I slapped the electrical tape over his mouth and his eyes bulged.
He screamed and the sound was muffled and helpless behind the tape.
“Bon voyage, Cody.” I walked to the glass doors. “Bon voyage.”
12
The priest who presided over the noon mass at Saint Dominick of the Sacred Heart Church acted like he had tickets for the Sox game at one. Father McKendrick strode up the front aisle at the stroke of twelve with two altar boys who had to jog to keep pace. He riffled through the greeting, penitential rite, and opening prayer like his Bible was afire. He zipped through Paul’s Letter to the Romans as if Paul drank too much coffee. By the time he slammed through the Gospel According to Luke and waved the parishioners to sit, it was seven past noon and most of the people in the pews looked wiped.
He gripped the lectern in both hands, stared down into the pews with a coldness bordering on disdain. “Paul wrote: ‘We must wake from darkness and clothe ourselves in the armor of light.’ What does that mean, you think-to wake from darkness, to wear armor of light?”
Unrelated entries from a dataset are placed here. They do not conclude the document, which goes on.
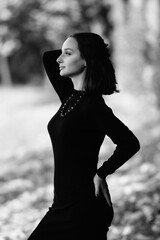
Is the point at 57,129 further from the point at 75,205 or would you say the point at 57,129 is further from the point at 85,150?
the point at 75,205

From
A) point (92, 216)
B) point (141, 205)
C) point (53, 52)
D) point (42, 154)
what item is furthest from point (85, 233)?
point (42, 154)

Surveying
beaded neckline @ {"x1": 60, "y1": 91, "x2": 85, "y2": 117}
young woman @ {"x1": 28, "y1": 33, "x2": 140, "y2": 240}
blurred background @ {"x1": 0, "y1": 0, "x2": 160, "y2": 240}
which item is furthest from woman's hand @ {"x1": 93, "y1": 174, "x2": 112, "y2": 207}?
blurred background @ {"x1": 0, "y1": 0, "x2": 160, "y2": 240}

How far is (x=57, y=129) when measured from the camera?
2766 mm

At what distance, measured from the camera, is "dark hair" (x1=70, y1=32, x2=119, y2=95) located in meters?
2.71

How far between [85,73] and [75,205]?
76 centimetres

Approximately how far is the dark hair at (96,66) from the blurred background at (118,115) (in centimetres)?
270

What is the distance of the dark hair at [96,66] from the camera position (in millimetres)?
2709

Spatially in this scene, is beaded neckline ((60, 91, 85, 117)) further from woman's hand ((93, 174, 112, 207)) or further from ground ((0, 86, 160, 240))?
ground ((0, 86, 160, 240))

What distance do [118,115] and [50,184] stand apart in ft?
26.0

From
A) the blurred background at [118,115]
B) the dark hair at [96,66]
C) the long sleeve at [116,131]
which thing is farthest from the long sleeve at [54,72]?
the blurred background at [118,115]

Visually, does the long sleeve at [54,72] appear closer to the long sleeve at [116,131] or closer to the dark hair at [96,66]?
the dark hair at [96,66]

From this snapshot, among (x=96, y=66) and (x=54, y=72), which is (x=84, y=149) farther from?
(x=54, y=72)

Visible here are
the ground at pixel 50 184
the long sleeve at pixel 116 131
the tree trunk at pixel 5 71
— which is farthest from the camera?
the tree trunk at pixel 5 71

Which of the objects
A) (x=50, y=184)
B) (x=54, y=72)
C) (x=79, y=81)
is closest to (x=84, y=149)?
(x=79, y=81)
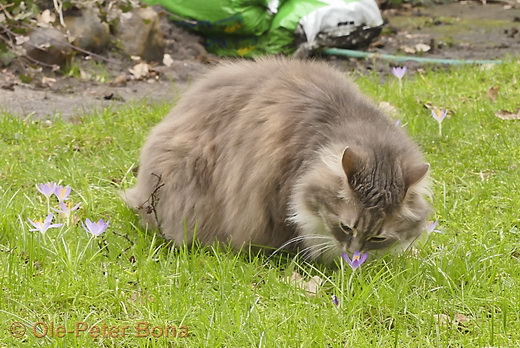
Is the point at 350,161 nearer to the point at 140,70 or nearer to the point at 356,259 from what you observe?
the point at 356,259

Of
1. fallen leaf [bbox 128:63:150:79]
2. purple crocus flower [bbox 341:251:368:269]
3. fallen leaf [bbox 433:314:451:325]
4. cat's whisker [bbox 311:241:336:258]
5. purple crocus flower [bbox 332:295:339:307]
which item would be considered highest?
purple crocus flower [bbox 341:251:368:269]

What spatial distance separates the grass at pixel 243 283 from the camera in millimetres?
2658

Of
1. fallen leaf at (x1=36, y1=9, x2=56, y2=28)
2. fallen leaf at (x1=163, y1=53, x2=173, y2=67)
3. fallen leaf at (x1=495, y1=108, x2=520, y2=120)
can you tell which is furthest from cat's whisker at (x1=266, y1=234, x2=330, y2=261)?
fallen leaf at (x1=36, y1=9, x2=56, y2=28)

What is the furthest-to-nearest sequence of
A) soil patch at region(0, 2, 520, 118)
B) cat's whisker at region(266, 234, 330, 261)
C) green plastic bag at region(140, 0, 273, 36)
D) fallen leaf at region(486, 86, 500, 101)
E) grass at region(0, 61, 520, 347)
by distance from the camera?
green plastic bag at region(140, 0, 273, 36) < soil patch at region(0, 2, 520, 118) < fallen leaf at region(486, 86, 500, 101) < cat's whisker at region(266, 234, 330, 261) < grass at region(0, 61, 520, 347)

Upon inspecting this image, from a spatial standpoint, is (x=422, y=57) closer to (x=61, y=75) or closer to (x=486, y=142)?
(x=486, y=142)

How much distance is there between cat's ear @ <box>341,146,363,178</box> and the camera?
2924mm

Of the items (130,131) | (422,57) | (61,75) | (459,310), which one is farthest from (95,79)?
(459,310)

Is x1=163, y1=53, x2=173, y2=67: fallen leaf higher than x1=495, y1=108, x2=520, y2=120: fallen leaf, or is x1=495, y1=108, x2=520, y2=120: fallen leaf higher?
x1=495, y1=108, x2=520, y2=120: fallen leaf

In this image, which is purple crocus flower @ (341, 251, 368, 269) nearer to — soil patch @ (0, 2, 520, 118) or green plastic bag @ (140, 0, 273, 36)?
soil patch @ (0, 2, 520, 118)

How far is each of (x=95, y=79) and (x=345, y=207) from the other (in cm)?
410

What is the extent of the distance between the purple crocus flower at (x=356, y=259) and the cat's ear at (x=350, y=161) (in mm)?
349

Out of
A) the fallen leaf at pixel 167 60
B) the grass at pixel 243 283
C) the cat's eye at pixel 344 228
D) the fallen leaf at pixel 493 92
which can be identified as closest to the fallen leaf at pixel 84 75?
the fallen leaf at pixel 167 60

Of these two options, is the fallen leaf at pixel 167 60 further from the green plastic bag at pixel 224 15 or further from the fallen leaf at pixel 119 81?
the fallen leaf at pixel 119 81

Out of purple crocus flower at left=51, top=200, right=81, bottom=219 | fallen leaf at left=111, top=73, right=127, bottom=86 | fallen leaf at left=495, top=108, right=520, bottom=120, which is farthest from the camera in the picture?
fallen leaf at left=111, top=73, right=127, bottom=86
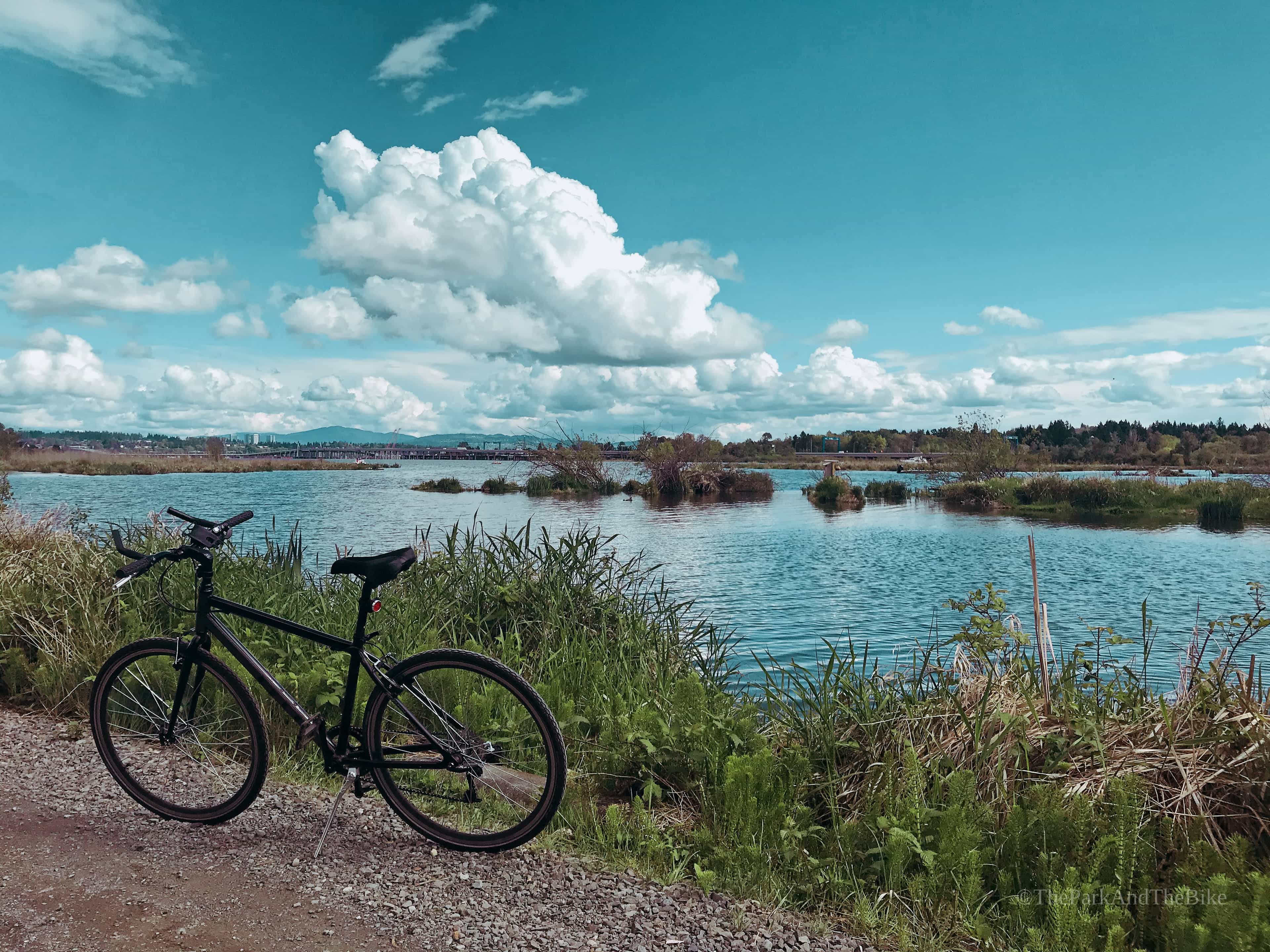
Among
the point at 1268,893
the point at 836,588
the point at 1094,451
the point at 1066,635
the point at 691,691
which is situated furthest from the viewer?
the point at 1094,451

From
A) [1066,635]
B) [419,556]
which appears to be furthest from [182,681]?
[1066,635]

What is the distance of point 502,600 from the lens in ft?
23.1

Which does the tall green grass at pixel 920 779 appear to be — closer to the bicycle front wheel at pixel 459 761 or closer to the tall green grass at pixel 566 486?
the bicycle front wheel at pixel 459 761

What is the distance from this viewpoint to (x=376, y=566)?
356cm

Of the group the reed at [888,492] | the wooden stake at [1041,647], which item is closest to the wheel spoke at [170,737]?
the wooden stake at [1041,647]

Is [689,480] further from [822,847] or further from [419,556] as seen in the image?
[822,847]

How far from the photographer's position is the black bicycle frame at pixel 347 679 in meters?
3.63

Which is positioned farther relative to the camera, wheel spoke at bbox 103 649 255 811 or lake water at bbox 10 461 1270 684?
lake water at bbox 10 461 1270 684

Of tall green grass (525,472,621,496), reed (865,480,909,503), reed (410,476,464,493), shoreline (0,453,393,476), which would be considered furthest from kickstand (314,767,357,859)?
shoreline (0,453,393,476)

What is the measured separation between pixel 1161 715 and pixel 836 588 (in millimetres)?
11348

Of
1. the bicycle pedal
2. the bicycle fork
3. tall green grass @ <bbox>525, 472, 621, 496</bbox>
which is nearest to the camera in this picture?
the bicycle pedal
In the days when I went with any regularity, I’d always liked this part of the mass least. The priest would attempt to explain deeply symbolic language penned almost two thousand years ago and then apply his explanation to the Berlin Wall, the Vietnam War, Roe v. Wade, the Bruins’ Stanley Cup chances. He’d wear you out with his grasping.
“Well, it means what it says,” Father McKendrick said as if he were talking to a room full of first-graders who’d ridden in on the short bus. “It means get out of bed. Leave the darkness of your venal desires, your petty bickerings, your hating of your neighbors and distrust of your spouse and allowing your children to be raised and corrupted by TV. Get outside, Paul says, out in the fresh air! Into the light! God is the moon and the stars and He is most definitely the sun. Feel the sun’s warmth. Pass that warmth on. Do good things. Give extra to the collection boxes today. Feel the Lord working in you. Donate the clothes you like to a shelter. Feel the Lord. He is the armor of light. Get out and do what’s right.” He thumped the lectern for emphasis. “Do what’s light . Do you see?”
I looked around the pews. Several people nodded. No one looked like he had the first clue as to what Father McKendrick was talking about.
“Well then,” he said. “Good. All rise.”
We stood back up. I glanced at my watch. Two minutes flat. The fastest sermon I’d ever witnessed. Father McKendrick definitely had Red Sox tickets.